Some people let them hatch in the turner- turned off. I've had one inscedent where a chicks leg got between the turners. Anymore I take the turner out and lay the eggs down on a paper towel for easy clean up.

You ca monitor your humidity via candling. If way off track from the model you'd lower or raise humidity and run that until day 18 when you get it up to 70-75% RH. If you never calibrated your hygrometer there really is no way of knowing the actual RH, you only know if it's going up or down. Salt test hygrometer so you have a calibration # for true RH readings.

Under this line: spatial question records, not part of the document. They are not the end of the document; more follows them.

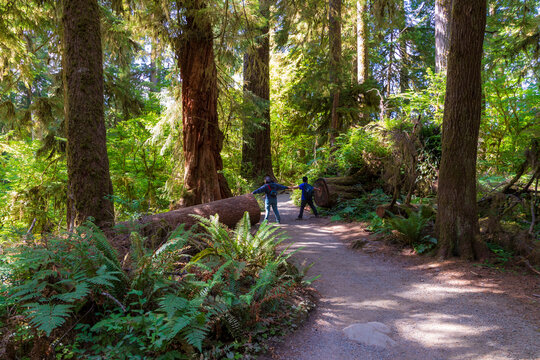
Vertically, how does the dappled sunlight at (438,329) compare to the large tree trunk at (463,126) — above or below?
below

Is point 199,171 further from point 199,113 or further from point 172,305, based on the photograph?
point 172,305

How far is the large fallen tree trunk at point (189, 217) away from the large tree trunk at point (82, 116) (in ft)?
2.34

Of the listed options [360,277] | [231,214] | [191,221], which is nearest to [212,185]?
[231,214]

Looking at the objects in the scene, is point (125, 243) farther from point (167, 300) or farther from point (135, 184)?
point (135, 184)

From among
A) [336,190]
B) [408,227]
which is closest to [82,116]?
[408,227]

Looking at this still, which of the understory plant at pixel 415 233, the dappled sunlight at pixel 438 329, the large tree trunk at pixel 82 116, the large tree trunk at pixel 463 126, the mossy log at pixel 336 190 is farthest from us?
the mossy log at pixel 336 190

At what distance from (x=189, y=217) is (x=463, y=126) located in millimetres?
6076

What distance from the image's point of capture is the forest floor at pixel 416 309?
3275 mm

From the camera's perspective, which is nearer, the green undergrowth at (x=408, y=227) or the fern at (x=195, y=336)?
the fern at (x=195, y=336)

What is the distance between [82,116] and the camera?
16.4 feet

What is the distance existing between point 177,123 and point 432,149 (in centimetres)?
892

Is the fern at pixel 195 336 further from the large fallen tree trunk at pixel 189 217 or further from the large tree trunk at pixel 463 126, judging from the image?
the large tree trunk at pixel 463 126

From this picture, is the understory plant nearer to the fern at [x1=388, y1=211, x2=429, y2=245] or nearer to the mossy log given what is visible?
the fern at [x1=388, y1=211, x2=429, y2=245]

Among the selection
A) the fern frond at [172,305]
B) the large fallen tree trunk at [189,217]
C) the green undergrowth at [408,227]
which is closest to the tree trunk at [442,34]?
the green undergrowth at [408,227]
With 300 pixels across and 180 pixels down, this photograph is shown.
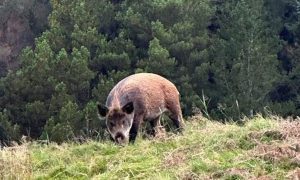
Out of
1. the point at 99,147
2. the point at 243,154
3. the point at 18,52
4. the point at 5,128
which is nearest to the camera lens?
the point at 243,154

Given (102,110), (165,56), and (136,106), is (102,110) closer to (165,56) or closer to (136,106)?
(136,106)

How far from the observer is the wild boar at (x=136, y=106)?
31.3ft

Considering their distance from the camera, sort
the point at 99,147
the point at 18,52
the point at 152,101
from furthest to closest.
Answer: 1. the point at 18,52
2. the point at 152,101
3. the point at 99,147

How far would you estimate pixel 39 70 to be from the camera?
31.1 m

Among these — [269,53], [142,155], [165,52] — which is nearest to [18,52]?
[165,52]

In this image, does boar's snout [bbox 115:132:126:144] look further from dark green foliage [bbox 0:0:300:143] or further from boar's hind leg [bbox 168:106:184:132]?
dark green foliage [bbox 0:0:300:143]

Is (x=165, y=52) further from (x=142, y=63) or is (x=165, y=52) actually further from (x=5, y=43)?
(x=5, y=43)

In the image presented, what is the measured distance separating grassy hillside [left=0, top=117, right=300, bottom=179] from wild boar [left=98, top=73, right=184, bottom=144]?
2.44 feet

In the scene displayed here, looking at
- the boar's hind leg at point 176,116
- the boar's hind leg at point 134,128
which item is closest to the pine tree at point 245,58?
the boar's hind leg at point 176,116

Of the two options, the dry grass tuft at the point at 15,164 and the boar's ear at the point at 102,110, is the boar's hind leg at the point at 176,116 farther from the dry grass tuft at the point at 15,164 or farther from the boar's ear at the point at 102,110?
the dry grass tuft at the point at 15,164

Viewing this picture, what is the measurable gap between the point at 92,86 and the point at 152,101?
2314 cm

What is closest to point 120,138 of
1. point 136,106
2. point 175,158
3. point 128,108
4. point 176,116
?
point 128,108

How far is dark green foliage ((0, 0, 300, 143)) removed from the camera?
102 ft

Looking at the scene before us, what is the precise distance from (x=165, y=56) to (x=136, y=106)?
21882mm
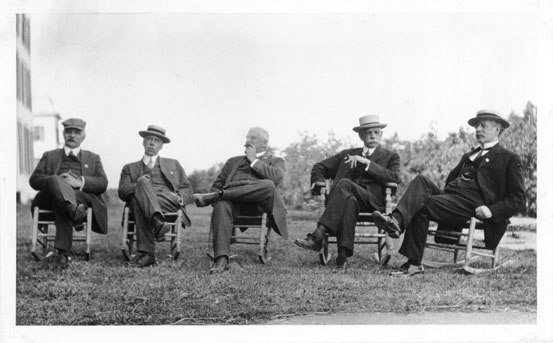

Above photo is of the salt test I did prior to setting eggs Saturday. You can take yours out and test it, it takes 4 to 6 hours.

Salt test:

Milk or juice or soda cap with salt in it and add drops of water until saturated. I pour off standing water.

Put in sealed container. Tupperware or Ziplock bag for 4 hours minimum. I provide small pillow of air in bag.

Subtract your reading from 75 for a calibration number. Write it on masking tape and stick to incubator as reminder.

Let's take an example of person that started incubation same day I did. His reading was 65% RH after being in bag overnight. Was 2% lower before going to bed. A salt environment is 75% RH +/- a fraction of % at a large range in temp.

75-65= 10. Positive number so will always add 10 to any reading of hygrometer for true RH.
 
I'm running 29% RH currently. Took a few days to find the right size container that would fit in front of turner. Ended up being an old salt shaker. That little bit of surface area jumps my RH in incubator from 20% with only eggs to 29%RH, perfect. I'll up it to 70-75% day 18 or 19 when taking out the turner.

If you've got a fan in incubator a tip to have better air flow is to arrange the eggs in shape of doughnut. The air flows down through center and up the corners for more stability of temp throughout incubator.
 
I'm running 29% RH currently. Took a few days to find the right size container that would fit in front of turner. Ended up being an old salt shaker. That little bit of surface area jumps my RH in incubator from 20% with only eggs to 29%RH, perfect. I'll up it to 70-75% day 18 or 19 when taking out the turner.

If you've got a fan in incubator a tip to have better air flow is to arrange the eggs in shape of doughnut. The air flows down through center and up the corners for more stability of temp throughout incubator.
During early spring and late fall and winter my humidity inside dry is usually about 16%. I add a wet sponge and it holds it right around that 30%. So much easier. Using a small container or sponge sure beats playing with those water wells.